Asean nations attracted more foreign direct investment than China for the first time in a decade last year, according to a report
The rivalry between China and the US, the world’s two largest economic powers, is bringing a massive wave of opportunities to Southeast Asian nations (Asean) in terms of fresh investment and trade diversification, experts said.
The geopolitical tensions have prompted more manufacturers to diversify their supply chains to the region at a quicker pace, said William Fung, deputy chairman of Li & Fung, a Hong Kong-based pioneer in consumer goods supply chain. This will help these Southeast Asian countries upgrade their infrastructure, attract talent and embrace new technologies, he added.
“For the people, the industrialists relocating from China, Asean is the obvious stop” to avoid potential tariff risks, Fung said in an interview on the sidelines of the UOB Gateway to Asean Conference in Ho Chi Minh City, Vietnam. “The opportunity really falls in this region.”

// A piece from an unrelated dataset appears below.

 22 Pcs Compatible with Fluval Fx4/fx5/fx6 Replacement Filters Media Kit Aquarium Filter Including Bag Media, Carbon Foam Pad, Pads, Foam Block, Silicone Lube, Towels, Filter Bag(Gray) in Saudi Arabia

Southeast Asia attracted more foreign direct investment than China for the first time in a decade last year, as global manufacturers adopted the “China plus one” supply-chain strategy to mitigate the fallout from Washington-Beijing tensions. A tariff war since the Trump presidency has stoked manufacturing costs, eroding China’s appeal as a cheap manufacturing base.
Asean’s top economies Indonesia, Malaysia, the Philippines, Singapore, Thailand, and Vietnam attracted US$206 billion in FDI in 2023, while China received US$43 billion, according to a joint report published by Angsana Council, Bain & Co and DBS Bank.

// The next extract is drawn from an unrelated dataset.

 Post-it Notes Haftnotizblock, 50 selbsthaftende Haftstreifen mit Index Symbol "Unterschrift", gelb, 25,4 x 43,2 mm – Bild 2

“They will bring employment, technology transfer, foreign exchange in terms of earnings, and over time, the whole supply chain will move in,” Fung said. “These geopolitical pressures have speeded up the process.”
The region’s economy is expected to grow by 5.1 per cent on average over the next decade, with Vietnam being among the likely best performers, the report showed.
Vietnam is seen as the favourite destination for Chinese companies to diversify their supply chain and production base, and the nation has enjoyed surging demand for industrial space, said Li Fan, a managing director at US private equity firm Warburg Pincus. That is likely to continue, driven by the “China plus one” strategy and the indigenous growth in sectors like e-commerce, he added.
BW Industrial Development, Vietnam’s largest industrial real estate developer co-funded by Warburg Pincus, is an example. The firm has elevated its services as the supply chain evolves, while also providing a streamlined process and helping clients set up their businesses, Fan said.
The opportunities lie more in the future as institutional-grade real estate in emerging countries, especially in Vietnam, is still developing.
“When these assets become more mature, there will be some really large-scale landmarks, and from there, global investors in institutional real estate will come in at scale,” he said.
United Overseas Bank, Singapore’s second largest banking group, is gearing up to tap the boom by focusing on trade finance and funding the entire supply chain value system for buyers and sellers, said Frederick Chin, head of group wholesale banking and markets.
Over the past decade, UOB has supported more than 4,500 companies in their overseas expansion plans, especially into Asean and invested in an integrated financial supply chain management system to connect businesses along the value system, he added.
“As Asean’s most extensive trade network, we are strategically positioned to support businesses [in the region], connecting them to Greater China and the rest of the world,” Chin said.